You can reproduce the problem as follows
git clone -b bug/firefox [email protected]:KNowledgeOnWebScale/open-circularity-platform.git
cd open-circularity-platform/scripts/cert
./main.sh # generate certificates
cd ../../
docker compose --profile frontend up
During the startup, the container takes ownership of /config. This fails because the volume you mounted is read-only:
- ./scripts/cert/outputs/certificate-authority:/config/certs:ro
Changing to :rw results in permission denied errors:
architecture-browser-1 | [cont-init ] 85-take-config-ownership.sh: executing...
architecture-browser-1 | [cont-init ] 85-take-config-ownership.sh: chown: /config/certs/vnc-privkey.pem: Permission denied
architecture-browser-1 | [cont-init ] 85-take-config-ownership.sh: chown: /config/certs/web-privkey.pem: Permission denied
architecture-browser-1 | [cont-init ] 85-take-config-ownership.sh: terminated with error 123.

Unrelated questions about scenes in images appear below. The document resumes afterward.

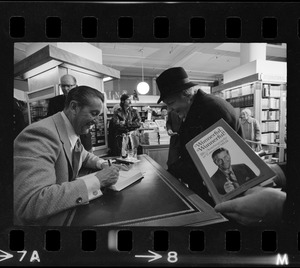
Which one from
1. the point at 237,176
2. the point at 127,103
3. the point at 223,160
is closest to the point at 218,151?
the point at 223,160

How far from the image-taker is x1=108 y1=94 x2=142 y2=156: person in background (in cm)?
108

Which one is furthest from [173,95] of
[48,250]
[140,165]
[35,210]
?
[48,250]

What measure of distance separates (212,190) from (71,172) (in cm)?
73

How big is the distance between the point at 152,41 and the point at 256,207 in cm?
98

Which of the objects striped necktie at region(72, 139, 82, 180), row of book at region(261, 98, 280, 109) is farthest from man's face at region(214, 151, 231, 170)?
striped necktie at region(72, 139, 82, 180)

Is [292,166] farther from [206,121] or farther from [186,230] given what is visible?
[186,230]

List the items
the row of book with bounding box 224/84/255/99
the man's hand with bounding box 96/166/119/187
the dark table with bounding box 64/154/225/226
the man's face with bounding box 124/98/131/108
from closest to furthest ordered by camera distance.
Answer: the dark table with bounding box 64/154/225/226, the man's hand with bounding box 96/166/119/187, the man's face with bounding box 124/98/131/108, the row of book with bounding box 224/84/255/99

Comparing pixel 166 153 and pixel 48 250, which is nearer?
pixel 48 250

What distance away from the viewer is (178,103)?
101cm

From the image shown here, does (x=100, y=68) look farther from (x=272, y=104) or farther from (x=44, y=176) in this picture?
(x=272, y=104)

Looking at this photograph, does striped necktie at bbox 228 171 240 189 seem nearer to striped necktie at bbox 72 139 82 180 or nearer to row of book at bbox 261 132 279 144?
row of book at bbox 261 132 279 144

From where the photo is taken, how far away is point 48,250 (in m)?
0.98

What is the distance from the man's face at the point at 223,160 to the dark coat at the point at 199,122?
121 millimetres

Details: https://github.com/KNowledgeOnWebScale/open-circularity-platform/commit/47d3cbaaca7bd940fefe78ee510018ca50a03b7c
On what file system ./scripts/cert/outputs/certificate-authority resides on the host ? Is it a network share ?
On what file system
./scripts/cert/outputs/certificate-authorityresides on the host ? Is it a network share ?
I'm running it locally (Macbook Pro (M1, Silicon; macOS-13.2.1-arm64-arm-64bit)), and the filesystem is APFS.
For some reason your system doesn't allow the container to execute chown to set the ownership of the file. This is done under the root user.